Although this does not mean that Bitcoin does not enjoy more widespread use as a currency. Jim Barth, a senior fellow at the Milken Institute, said in an interview that he sees the growing use of BTC by consumers, its limited quantity and the aforementioned widespread adoption as investments, and the main drivers of a reasonable increase in its value.

CNBC notes that ARK Investment Management CEO Kathy Wood believes that Bitcoin can become the recommended part of portfolios in a 60-20-20 distribution: 60 percent of stocks, 20 percent of bonds, 20 percent of cryptocurrencies.

Gold-related stocks such as SPDR Gold Trust (GLD) have fallen in value since the summer as the value of the king of the crypt continued to rise. In addition, when bond yields soared in early March 2021, investors pulled their money out of tech stocks and other investment assets, causing many stocks to fall by double digits. The price of Bitcoin has not changed and continues to rise, which may indicate that investors see it as an alternative means of saving, rather than a speculative stock.
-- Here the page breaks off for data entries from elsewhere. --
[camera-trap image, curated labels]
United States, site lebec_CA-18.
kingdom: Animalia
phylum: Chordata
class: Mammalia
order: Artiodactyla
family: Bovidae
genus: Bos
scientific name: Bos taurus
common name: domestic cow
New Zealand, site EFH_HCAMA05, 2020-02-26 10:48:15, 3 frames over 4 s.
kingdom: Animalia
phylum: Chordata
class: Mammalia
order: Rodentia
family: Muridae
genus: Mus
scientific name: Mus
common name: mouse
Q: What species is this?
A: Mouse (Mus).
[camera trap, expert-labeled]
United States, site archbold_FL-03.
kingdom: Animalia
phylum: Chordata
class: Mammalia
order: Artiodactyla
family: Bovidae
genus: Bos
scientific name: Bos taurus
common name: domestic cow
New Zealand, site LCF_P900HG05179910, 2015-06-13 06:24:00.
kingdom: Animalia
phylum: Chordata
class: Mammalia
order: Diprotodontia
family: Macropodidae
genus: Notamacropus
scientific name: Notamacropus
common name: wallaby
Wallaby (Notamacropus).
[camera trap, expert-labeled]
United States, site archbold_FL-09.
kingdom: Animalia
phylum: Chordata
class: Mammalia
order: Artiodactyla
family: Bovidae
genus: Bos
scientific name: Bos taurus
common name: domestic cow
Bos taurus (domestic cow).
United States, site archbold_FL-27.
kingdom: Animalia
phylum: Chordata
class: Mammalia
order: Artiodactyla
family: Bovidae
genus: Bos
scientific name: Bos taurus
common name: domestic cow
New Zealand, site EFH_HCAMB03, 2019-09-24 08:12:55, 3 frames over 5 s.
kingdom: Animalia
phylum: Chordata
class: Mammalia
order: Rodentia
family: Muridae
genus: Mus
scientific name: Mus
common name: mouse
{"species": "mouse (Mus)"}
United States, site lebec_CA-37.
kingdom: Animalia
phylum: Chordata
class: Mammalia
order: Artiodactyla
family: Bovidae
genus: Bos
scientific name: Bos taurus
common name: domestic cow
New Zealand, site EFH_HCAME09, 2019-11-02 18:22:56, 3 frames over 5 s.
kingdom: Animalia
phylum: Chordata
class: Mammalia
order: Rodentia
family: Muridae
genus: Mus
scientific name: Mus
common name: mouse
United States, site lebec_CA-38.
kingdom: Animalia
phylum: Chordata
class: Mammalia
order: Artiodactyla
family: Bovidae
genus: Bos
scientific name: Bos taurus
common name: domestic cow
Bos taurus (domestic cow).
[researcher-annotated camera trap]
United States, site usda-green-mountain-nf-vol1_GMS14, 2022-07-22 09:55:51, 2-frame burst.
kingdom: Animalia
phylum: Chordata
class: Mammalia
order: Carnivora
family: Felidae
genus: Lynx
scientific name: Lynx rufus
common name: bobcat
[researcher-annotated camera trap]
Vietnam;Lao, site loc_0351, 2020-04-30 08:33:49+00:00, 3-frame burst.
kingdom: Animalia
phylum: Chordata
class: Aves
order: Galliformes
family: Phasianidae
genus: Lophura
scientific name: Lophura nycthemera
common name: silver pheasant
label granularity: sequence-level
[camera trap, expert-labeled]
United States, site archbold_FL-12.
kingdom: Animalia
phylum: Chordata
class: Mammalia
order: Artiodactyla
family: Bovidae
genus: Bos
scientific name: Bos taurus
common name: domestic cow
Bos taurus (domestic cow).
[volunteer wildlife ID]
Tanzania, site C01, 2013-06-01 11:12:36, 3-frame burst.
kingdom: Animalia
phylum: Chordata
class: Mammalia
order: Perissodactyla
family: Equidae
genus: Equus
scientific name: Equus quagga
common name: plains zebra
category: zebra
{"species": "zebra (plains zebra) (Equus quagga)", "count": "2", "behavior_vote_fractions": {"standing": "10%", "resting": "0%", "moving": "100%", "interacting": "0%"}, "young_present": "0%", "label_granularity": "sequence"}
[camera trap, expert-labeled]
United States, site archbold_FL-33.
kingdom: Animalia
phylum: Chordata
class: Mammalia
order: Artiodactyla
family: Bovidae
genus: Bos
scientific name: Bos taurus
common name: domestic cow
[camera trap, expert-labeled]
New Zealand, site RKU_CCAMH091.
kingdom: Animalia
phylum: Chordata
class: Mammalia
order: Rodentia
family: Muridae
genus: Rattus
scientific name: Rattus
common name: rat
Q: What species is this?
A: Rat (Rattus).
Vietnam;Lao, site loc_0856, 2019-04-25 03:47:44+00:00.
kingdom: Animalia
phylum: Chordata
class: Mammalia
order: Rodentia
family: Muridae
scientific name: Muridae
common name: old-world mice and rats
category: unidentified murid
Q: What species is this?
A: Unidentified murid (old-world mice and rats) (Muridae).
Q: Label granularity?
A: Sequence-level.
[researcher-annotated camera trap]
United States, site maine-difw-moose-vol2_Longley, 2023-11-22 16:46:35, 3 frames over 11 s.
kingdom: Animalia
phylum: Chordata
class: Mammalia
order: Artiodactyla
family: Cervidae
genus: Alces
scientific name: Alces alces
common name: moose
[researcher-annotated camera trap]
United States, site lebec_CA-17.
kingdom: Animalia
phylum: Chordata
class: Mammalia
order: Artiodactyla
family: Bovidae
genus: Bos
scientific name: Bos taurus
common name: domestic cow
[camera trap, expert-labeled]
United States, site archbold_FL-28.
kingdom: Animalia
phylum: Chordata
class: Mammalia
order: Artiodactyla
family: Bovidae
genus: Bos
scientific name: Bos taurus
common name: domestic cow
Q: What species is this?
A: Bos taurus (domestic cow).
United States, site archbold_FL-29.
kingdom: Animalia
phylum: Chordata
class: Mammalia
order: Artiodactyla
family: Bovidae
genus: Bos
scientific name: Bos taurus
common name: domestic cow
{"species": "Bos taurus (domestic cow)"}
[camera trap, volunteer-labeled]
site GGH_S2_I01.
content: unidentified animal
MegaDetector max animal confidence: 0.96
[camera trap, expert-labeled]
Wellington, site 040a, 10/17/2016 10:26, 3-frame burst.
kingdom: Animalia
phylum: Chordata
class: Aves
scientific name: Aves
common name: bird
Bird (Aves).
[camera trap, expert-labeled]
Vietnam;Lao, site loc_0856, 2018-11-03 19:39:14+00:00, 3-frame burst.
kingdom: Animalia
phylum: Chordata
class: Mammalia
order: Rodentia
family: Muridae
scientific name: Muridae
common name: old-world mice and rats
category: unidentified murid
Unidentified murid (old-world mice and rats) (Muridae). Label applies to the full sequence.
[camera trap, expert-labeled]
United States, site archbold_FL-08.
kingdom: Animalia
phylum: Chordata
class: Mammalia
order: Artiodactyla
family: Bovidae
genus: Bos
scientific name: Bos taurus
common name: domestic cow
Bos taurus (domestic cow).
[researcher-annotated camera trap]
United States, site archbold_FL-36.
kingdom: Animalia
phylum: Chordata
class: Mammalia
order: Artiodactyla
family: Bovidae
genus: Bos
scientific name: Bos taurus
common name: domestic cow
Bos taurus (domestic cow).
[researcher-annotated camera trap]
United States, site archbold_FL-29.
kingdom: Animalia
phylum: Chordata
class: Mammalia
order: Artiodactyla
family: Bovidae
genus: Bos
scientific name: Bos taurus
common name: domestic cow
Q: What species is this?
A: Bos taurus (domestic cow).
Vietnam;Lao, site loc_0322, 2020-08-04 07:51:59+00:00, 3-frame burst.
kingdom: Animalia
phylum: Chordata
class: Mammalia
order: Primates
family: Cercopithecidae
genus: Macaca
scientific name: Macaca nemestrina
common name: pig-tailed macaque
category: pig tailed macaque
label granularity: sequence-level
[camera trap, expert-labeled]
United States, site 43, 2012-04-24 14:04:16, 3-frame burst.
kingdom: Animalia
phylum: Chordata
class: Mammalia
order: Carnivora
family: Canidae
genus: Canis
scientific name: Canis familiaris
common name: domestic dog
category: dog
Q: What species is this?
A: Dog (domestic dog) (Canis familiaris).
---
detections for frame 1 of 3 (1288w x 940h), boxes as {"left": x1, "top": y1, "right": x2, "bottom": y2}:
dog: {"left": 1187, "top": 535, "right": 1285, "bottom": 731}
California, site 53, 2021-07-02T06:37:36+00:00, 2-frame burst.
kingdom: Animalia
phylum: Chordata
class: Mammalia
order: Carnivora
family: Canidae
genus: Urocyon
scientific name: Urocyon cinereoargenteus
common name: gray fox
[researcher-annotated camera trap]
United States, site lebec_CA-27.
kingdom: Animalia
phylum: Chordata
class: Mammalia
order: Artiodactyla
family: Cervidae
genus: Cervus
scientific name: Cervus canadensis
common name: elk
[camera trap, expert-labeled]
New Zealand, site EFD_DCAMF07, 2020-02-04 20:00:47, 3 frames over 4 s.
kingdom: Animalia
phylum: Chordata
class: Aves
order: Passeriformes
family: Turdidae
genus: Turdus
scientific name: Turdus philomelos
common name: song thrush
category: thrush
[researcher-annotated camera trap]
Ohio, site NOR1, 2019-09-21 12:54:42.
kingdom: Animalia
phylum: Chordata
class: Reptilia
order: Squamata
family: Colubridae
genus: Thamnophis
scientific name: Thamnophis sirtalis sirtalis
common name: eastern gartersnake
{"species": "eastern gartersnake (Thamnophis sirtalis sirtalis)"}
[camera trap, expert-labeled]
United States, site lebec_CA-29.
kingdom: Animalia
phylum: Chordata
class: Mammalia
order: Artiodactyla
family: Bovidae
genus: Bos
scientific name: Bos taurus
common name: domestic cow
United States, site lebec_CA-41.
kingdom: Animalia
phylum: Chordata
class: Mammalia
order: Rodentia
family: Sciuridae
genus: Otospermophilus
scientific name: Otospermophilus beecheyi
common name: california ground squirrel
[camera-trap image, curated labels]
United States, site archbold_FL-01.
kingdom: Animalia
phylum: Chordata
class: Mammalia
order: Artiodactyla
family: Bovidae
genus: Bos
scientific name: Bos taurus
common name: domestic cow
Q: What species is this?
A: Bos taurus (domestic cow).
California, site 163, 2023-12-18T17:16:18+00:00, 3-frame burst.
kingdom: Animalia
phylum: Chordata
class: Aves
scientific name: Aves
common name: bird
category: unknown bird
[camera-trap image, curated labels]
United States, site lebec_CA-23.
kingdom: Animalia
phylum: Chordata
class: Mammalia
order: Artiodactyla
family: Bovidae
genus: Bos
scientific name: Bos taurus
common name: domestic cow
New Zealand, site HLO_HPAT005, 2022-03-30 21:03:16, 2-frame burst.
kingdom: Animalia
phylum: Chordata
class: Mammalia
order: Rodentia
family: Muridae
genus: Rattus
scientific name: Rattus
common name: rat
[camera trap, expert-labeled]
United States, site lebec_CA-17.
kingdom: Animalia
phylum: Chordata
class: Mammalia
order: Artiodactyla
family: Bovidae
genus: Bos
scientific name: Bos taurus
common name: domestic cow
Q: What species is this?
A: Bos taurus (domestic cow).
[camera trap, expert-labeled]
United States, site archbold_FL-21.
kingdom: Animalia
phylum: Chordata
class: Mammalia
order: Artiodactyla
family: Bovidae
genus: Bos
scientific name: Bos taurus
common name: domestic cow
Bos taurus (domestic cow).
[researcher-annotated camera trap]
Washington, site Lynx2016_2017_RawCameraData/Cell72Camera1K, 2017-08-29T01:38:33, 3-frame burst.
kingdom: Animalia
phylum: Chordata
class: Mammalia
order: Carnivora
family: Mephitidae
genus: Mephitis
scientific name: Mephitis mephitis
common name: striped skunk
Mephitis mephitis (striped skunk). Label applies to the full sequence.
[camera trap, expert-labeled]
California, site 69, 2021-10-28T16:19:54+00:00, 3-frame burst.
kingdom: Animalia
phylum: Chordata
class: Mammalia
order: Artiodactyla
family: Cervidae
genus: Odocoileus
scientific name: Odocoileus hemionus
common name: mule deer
Forbes wrote in October 2020:

“The Bitcoin market has matured since JP Morgan Chief executive Jamie Dimon called the asset a” scam ” in September 2017, aided by its (still very volatile) value, which this year found support as a hedge against inflation alongside gold.

Now, JP Morgan has said that a strong Bitcoin in 2020 could continue to grow, finding that its price has “significant” upside potential in the long run as it better competes with gold as an alternative currency.

As more and more major investors and experts set price targets in the range of $ 65,000 to $ 100,000+, along with growing acceptance and understandable concerns about inflation, the case for Bitcoin’s rise seems quite compelling.

At the moment, the idea of cryptocurrency and blockchain technology is still developing, but they were once considered a game. Their growing proliferation not only supports the continued rise in the value of BTC, but also demonstrates an interesting tipping point for the world of finance.